- **Source records**
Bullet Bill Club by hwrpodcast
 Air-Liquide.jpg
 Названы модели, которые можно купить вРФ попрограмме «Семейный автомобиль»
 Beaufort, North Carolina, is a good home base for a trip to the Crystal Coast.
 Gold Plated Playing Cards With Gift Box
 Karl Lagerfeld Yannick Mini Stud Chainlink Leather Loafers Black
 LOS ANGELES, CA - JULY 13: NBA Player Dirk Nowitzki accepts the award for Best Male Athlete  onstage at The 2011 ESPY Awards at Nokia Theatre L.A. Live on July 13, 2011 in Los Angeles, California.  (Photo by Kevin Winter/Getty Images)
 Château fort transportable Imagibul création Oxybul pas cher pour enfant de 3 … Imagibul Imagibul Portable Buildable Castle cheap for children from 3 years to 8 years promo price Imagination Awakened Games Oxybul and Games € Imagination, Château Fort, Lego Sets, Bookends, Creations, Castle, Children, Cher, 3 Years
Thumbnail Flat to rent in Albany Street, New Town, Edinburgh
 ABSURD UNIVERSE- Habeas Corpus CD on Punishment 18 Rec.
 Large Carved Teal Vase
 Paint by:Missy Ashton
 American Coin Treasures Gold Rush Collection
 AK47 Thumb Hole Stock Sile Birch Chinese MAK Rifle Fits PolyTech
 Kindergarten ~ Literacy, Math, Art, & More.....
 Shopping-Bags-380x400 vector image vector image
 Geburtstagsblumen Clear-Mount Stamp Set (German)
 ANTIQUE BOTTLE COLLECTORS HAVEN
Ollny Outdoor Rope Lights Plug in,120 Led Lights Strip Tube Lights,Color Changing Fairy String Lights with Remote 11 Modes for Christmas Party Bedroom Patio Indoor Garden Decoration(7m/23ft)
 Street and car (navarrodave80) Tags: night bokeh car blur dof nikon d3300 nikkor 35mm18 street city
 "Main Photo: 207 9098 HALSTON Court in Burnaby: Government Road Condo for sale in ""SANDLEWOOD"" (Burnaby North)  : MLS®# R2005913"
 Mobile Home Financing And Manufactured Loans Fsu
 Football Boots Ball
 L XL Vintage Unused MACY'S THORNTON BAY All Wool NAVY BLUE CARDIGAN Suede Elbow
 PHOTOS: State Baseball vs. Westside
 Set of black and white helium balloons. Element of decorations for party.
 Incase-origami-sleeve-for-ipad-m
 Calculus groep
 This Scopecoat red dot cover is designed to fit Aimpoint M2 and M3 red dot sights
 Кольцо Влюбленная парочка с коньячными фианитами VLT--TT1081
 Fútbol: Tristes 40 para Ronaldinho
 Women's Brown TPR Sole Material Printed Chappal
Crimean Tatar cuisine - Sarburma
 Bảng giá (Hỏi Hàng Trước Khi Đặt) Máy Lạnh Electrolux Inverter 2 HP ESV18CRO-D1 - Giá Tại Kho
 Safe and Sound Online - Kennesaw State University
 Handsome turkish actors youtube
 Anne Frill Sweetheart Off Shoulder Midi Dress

- **Work order**
Lines that hold "Gold" are the ones to copy, so pick each out from the data.

- **Reply to the exercise**
 Gold Plated Playing Cards With Gift Box
 American Coin Treasures Gold Rush Collection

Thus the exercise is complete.